WORK TASK ▸ Each line of the material should be set down exactly. Pictures are not part of the copy.

--- START ---

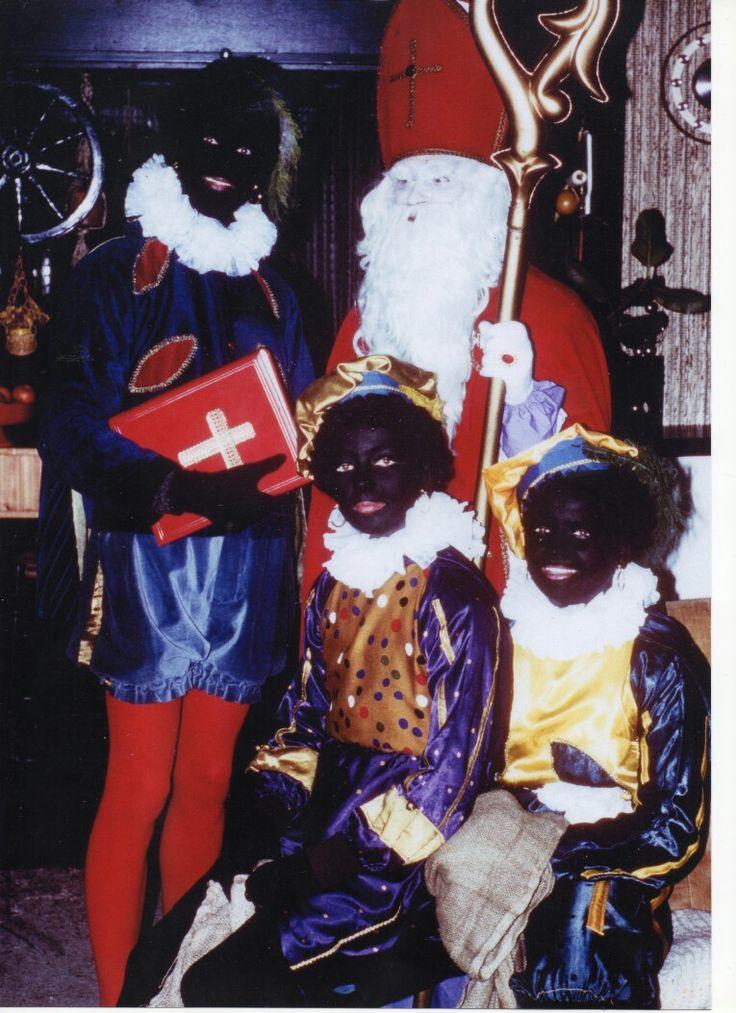Sint en pieten 1980 Arnhem mijn dochters zijn de mooie pietjes, broer grote piet zeer fijne tijd!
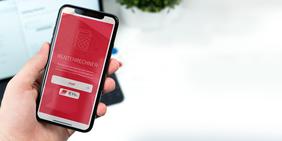 Smartphone in Hand: Rentenrechner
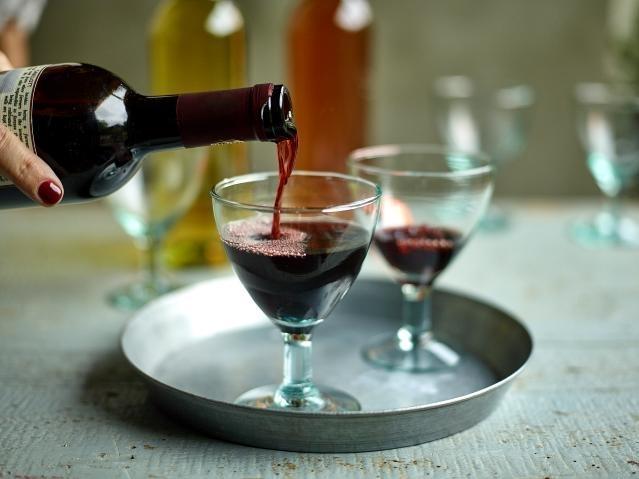 La Comisión prorroga el paquete de medidas de apoyo al sector vitivinícola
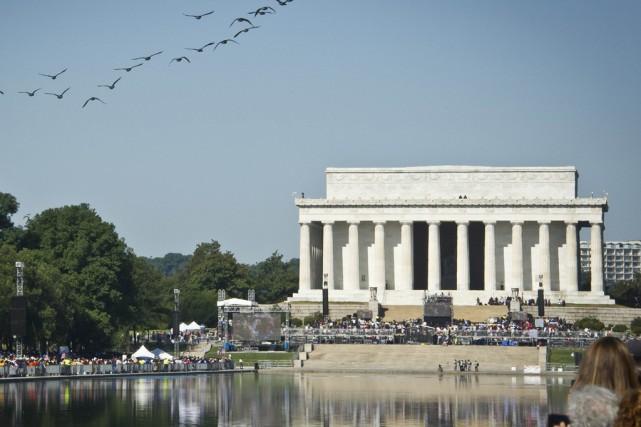 Les 36 colonnes du Lincoln Memorial représentent le... (PHOTO MLADEN ANTONOV, ARCHIVES AGENCE FRANCE-PRESSE)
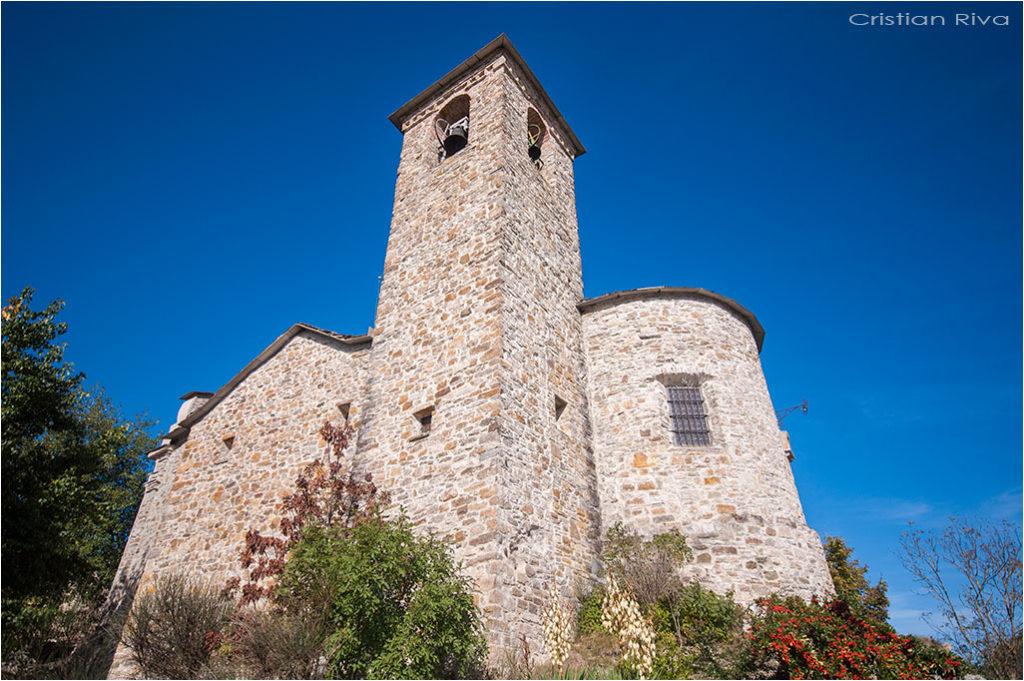 Val Trebbia e anello del Brugnello: Brugnello e la chiesa di San Rocco
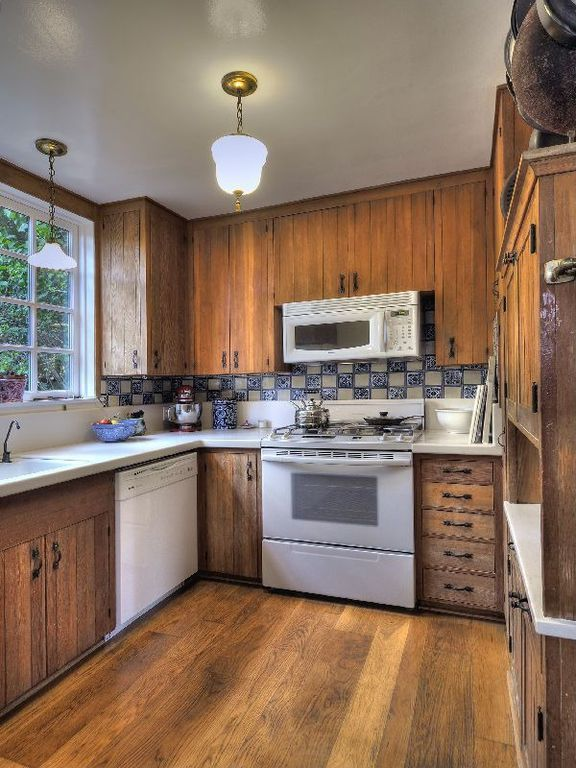 Vintage Kitchen Cabinets In This 1934 Santa Barbara California A Cottage 20s 30s Spanish Revival Home Pinterest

--- END ---

SOLUTION ▸
Sint en pieten 1980 Arnhem mijn dochters zijn de mooie pietjes, broer grote piet zeer fijne tijd!
 Smartphone in Hand: Rentenrechner
 La Comisión prorroga el paquete de medidas de apoyo al sector vitivinícola
 Les 36 colonnes du Lincoln Memorial représentent le... (PHOTO MLADEN ANTONOV, ARCHIVES AGENCE FRANCE-PRESSE)
 Val Trebbia e anello del Brugnello: Brugnello e la chiesa di San Rocco
 Vintage Kitchen Cabinets In This 1934 Santa Barbara California A Cottage 20s 30s Spanish Revival Home Pinterest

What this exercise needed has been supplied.